EXERCISE AIM:
Rename "rolled pastry" to "pastry roll" in the entries from the line with "The scene visible" up to and including the line with "65 centimetres", and reproduce only those lines with nothing else altered.

DATA PROVIDED:
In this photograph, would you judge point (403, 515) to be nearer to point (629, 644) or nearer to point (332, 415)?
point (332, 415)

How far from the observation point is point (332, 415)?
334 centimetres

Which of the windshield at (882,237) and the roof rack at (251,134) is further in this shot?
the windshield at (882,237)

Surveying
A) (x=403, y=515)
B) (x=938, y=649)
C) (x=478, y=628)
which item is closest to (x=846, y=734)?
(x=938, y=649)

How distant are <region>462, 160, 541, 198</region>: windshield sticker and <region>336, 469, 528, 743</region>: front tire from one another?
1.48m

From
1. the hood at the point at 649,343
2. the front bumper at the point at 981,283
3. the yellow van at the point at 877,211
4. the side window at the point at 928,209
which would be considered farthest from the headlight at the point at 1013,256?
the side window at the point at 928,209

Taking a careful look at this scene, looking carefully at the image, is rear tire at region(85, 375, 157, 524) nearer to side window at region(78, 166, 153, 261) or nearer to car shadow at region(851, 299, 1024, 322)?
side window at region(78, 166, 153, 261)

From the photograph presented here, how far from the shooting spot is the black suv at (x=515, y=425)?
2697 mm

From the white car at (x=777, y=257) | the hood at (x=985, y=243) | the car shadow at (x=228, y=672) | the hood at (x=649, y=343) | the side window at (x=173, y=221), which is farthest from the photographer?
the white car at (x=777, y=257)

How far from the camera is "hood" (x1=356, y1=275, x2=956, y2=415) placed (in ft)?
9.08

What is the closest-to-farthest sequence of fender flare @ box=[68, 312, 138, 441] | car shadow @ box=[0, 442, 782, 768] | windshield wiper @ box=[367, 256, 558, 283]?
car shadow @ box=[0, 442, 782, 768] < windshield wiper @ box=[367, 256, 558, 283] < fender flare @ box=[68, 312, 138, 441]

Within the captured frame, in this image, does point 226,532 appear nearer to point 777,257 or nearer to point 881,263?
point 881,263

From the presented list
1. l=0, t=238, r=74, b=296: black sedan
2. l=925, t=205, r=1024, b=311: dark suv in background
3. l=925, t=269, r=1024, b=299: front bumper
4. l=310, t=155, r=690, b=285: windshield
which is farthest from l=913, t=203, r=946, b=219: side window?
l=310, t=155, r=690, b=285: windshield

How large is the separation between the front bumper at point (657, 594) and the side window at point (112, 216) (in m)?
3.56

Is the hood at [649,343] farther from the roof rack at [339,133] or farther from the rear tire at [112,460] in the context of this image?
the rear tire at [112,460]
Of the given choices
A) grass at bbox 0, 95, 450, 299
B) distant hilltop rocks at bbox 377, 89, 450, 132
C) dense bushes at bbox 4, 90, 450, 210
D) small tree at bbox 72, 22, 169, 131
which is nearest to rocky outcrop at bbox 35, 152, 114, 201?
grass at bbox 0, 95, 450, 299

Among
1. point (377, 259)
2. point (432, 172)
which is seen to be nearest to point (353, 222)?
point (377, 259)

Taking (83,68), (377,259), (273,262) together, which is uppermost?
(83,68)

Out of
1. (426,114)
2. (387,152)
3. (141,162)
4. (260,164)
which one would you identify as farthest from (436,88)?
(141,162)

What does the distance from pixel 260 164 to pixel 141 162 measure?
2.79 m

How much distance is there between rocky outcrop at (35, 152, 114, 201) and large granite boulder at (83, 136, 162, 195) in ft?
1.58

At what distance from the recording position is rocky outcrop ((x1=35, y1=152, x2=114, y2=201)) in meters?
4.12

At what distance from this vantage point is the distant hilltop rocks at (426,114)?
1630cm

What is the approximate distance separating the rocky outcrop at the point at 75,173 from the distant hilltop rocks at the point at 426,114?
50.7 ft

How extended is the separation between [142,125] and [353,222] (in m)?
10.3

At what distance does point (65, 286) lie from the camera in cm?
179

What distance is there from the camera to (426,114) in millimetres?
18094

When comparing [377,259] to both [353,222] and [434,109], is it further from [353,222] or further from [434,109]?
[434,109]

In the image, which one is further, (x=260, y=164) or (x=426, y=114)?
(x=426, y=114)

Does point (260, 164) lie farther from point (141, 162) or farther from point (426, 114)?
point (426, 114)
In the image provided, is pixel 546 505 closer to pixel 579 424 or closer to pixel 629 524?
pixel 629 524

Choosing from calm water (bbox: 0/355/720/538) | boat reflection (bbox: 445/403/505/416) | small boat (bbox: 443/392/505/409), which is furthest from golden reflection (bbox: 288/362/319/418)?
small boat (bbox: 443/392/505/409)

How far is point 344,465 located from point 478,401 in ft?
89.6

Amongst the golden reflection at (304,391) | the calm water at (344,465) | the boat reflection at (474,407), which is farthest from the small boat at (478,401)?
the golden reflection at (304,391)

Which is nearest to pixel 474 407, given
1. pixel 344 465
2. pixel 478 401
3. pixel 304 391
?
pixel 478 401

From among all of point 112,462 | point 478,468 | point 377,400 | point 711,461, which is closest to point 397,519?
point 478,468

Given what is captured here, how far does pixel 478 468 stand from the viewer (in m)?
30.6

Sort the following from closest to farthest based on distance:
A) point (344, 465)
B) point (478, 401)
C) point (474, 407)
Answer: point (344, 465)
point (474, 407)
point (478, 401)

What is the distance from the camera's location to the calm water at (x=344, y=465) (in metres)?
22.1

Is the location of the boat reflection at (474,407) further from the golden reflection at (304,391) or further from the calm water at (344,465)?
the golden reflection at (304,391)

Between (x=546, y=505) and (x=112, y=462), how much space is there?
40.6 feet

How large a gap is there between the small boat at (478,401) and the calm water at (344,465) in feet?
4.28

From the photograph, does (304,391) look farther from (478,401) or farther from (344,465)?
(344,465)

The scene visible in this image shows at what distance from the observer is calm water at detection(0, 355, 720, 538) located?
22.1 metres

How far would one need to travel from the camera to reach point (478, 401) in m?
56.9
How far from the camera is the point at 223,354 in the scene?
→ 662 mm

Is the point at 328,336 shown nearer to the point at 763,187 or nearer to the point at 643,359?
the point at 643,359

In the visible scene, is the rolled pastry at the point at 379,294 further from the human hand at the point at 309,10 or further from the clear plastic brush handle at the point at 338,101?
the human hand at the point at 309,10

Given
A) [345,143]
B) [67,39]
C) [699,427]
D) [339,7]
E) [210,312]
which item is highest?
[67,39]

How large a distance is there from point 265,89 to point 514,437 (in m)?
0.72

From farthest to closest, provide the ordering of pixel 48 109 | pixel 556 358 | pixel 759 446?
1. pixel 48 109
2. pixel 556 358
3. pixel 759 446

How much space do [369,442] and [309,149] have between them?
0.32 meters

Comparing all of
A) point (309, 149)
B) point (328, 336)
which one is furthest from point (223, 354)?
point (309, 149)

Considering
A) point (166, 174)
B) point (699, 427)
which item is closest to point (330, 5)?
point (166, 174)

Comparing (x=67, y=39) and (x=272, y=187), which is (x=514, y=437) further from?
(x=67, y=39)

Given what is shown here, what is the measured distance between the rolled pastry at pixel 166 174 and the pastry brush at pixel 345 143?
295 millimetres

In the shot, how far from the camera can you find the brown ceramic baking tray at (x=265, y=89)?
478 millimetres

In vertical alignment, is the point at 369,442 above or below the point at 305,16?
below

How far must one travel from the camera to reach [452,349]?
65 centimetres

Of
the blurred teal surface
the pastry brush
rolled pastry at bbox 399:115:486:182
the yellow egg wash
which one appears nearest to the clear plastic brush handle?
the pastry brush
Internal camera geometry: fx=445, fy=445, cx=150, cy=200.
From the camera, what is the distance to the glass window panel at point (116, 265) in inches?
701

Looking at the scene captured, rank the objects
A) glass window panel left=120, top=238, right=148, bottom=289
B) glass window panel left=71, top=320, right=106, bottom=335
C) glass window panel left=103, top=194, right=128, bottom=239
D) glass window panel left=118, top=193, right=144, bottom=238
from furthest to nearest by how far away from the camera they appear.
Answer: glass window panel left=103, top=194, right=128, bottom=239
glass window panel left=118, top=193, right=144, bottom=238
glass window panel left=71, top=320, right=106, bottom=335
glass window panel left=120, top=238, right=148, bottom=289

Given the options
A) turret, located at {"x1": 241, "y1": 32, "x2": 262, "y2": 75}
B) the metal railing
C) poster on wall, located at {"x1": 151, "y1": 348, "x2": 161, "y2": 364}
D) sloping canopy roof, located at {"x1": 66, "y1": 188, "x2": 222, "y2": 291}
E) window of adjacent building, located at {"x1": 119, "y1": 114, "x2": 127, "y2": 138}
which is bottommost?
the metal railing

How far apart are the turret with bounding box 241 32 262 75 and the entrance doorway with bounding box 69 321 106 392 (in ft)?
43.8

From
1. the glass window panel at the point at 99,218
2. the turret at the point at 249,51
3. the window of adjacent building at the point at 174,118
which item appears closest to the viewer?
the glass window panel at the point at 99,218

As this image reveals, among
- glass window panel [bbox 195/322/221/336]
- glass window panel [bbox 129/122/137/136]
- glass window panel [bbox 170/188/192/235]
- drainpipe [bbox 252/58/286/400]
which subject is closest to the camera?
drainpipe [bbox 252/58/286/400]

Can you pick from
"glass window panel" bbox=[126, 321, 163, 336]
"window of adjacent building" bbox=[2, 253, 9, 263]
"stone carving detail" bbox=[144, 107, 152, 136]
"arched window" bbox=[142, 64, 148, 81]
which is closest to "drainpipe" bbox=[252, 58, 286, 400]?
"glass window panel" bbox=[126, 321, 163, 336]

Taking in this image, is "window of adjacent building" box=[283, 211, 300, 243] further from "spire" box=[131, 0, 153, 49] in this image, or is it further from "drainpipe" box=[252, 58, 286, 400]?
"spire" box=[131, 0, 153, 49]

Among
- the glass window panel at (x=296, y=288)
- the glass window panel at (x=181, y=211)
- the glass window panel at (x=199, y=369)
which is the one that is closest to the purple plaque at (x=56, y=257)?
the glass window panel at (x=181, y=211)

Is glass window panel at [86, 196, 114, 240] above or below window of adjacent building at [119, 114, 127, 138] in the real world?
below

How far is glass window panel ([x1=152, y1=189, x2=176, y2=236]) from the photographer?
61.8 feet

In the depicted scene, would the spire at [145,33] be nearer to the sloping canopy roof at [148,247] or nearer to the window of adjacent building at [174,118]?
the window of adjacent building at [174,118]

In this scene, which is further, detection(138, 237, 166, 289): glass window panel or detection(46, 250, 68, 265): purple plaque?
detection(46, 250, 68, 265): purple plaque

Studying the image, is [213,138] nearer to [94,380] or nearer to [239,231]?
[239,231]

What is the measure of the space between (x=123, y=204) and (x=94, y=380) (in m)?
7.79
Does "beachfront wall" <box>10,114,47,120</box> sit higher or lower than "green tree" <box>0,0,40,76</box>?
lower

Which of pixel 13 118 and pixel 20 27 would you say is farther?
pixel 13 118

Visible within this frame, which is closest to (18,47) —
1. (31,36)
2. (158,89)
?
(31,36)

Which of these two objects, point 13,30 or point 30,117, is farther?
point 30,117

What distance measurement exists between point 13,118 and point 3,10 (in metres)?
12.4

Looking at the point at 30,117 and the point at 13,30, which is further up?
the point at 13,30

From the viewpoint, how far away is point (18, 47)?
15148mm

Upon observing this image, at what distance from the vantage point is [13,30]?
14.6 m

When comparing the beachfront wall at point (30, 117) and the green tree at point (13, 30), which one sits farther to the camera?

RESULT BELOW:
The scene visible in this image shows at what distance from the observer is calm water at detection(0, 355, 720, 538) located?
22.1 metres

How far would one need to travel from the camera to reach point (478, 401) in m?
56.9
How far from the camera is the point at 223,354 in the scene?
→ 662 mm

Is the point at 328,336 shown nearer to the point at 763,187 or nearer to the point at 643,359?
the point at 643,359

In the visible scene, is the pastry roll at the point at 379,294 further from the human hand at the point at 309,10 or further from the clear plastic brush handle at the point at 338,101?
the human hand at the point at 309,10

Given
A) [345,143]
B) [67,39]
C) [699,427]
D) [339,7]
E) [210,312]
which item is highest?
[67,39]

How large a distance is there from point 265,89 to point 514,437 (in m)?
0.72

From farthest to closest, provide the ordering of pixel 48 109 | pixel 556 358 | pixel 759 446?
1. pixel 48 109
2. pixel 556 358
3. pixel 759 446

How much space do [369,442] and [309,149] have between them?
0.32 meters

Comparing all of
A) point (309, 149)
B) point (328, 336)
which one is furthest from point (223, 354)?
point (309, 149)

Considering
A) point (166, 174)
B) point (699, 427)
which item is closest to point (330, 5)?
point (166, 174)

Comparing (x=67, y=39) and (x=272, y=187), which is (x=514, y=437) further from?
(x=67, y=39)

Given what is shown here, what is the measured distance between the pastry roll at pixel 166 174 and the pastry brush at pixel 345 143?
295 millimetres

In the shot, how far from the camera can you find the brown ceramic baking tray at (x=265, y=89)?
478 millimetres

In vertical alignment, is the point at 369,442 above or below the point at 305,16?
below

How far must one travel from the camera to reach [452,349]?
65 centimetres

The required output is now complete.